§ TESTO DELLA PAGINA:

CASERTA. Magari alla Reggia manca una vera direttrice, ma in compenso la Maffei ha un futuro da stilista di moda

3 Luglio 2024 - 17:26

La direttrice della Reggia di Caserta ha firmato, riteniamo disegnando i modelli, le sete che la casa di moda Gucci (poi ci chiediamo perché i setifici di San Leucio non sappiano cogliere certe occasioni) ha donato alla coop Evalab, operante a Casal di Principe, in un bene confiscato al clan dei Casalesi.

CASERTA (p.m.) La trasformazione dei direttori museali italiani da esperti culturali  in impresari dell’intrattenimento, avviata con il ministro Franceschini – il padre della deforma, come fu appellato nel 2014 dai maggiori critici dell’arte italiani all’entrata in vigore del nuovo e censuratissimo assetto da lui dato al dicastero dei beni culturali – si è pienamente compiuta.

Gino Chierici in una foto di repertorio

In conseguenza, per stare a Caserta, temiamo che non vedremo più i tempi in cui un Gino Chierici giganteggiava nel suo ministero di soprintendente qui da noi. La lapide commemorativa che lo ricorda in piazza Dante è più che eloquente, per una città più che restia a riconoscere il merito,  perché abituata al più vieto familismo. Erano gli anni in cui quello che possiamo definire il populismo culturale era ancora di là da venire.

I musei erano enti di ricerca e studio ai massimi livelli, i cui qualificatissimi responsabili avevano in estrema cura la propria affidabilità scientifica e la conservazione del patrimonio storico, artistico, architettonico loro affidato. I temi del numero dei visitatori, dei percorsi sensoriali, dell’espirenzialismo, della divulgazione ridotta a banalizzazione erano di là da venire. La logistica interna era questione affidata a poche e bastanti squadre di laboriosi e fattivi operai che, come qui alla Reggia, con pochi soldi erano capaci di tenere in perfetto ordine l’intero parco. E gli stessi appartamenti, con il concorso di capaci restauratori.

Poi, come si sa, è esplosa la spesa pubblica e con essa gli appalti, i contratti, le consulenze, i piani onerosissimi di valorizzazione. E le campagne pubblicitarie, perché i visitatori, i turisti vengano a frotte, anche se solo per dare un’occhiata attorno, come fanno tutti. D’altro canto, il neo termine selfismo  è il conio di questo fenomeno. I luoghi d’arte a sfondo estetico del proprio io. Non altro. A studiare ed approfondire c’è sempre tempo. Specie in un’epoca in cui la scuola e le istituzioni pubbliche non te lo chiedono di certo.

§ CONSEGNA A:
In quale piazza si trova la lapide che ricorda Gino Chierici, secondo il testo della pagina?

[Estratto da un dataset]
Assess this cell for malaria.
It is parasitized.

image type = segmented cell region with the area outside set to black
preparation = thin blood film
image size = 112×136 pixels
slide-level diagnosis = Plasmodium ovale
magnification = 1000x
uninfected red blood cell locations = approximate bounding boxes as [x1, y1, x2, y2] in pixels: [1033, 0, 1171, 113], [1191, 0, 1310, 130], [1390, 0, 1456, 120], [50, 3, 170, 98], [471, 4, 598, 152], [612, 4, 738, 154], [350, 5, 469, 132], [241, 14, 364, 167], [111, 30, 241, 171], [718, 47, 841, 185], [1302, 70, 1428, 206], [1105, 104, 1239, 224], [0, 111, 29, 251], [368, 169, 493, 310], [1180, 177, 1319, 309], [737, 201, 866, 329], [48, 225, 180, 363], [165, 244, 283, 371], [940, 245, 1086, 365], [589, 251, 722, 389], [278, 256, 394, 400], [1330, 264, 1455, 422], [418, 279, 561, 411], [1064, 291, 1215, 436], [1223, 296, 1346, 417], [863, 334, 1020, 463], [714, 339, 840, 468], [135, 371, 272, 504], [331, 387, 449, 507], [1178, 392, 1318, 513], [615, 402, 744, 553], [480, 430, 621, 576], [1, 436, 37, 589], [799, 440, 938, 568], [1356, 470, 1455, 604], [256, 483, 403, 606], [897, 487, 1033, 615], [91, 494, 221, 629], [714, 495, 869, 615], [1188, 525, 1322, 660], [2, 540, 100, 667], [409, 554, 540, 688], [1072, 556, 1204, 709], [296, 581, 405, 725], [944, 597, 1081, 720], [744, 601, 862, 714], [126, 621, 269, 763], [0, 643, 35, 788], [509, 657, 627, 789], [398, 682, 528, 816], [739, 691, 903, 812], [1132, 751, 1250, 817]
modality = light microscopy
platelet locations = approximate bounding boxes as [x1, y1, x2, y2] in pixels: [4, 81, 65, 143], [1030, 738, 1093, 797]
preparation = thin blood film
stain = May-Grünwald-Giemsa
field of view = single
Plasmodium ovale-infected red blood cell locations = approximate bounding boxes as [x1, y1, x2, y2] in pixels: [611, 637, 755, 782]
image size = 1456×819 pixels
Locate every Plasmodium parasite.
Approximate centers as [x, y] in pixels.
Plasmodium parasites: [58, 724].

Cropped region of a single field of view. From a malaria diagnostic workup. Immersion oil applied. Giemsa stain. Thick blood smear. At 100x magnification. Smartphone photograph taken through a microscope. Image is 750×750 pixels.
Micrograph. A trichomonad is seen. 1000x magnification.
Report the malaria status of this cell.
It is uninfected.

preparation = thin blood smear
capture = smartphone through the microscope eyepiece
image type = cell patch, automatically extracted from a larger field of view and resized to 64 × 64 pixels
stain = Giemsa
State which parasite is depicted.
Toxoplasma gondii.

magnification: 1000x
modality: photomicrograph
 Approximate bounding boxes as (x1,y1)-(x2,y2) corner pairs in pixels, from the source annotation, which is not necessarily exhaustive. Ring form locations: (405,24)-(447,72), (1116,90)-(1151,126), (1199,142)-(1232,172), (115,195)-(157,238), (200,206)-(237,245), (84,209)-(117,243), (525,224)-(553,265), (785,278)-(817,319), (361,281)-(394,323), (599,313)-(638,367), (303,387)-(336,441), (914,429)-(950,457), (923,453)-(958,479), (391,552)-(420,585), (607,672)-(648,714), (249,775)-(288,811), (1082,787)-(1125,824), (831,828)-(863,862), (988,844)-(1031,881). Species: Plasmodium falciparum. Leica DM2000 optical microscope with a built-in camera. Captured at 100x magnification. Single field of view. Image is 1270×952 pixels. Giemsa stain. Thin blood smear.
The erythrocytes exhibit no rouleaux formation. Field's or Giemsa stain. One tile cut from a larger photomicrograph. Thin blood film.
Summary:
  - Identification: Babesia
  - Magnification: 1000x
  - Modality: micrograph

§ CONSEGNA B:
Restituisci ogni riga dei record che contiene la parola "region", tenendo conto di maiuscole e minuscole.

§ RISPOSTA A:
In piazza Dante.

§ RISPOSTA B:
image type = segmented cell region with the area outside set to black
Cropped region of a single field of view. From a malaria diagnostic workup. Immersion oil applied. Giemsa stain. Thick blood smear. At 100x magnification. Smartphone photograph taken through a microscope. Image is 750×750 pixels.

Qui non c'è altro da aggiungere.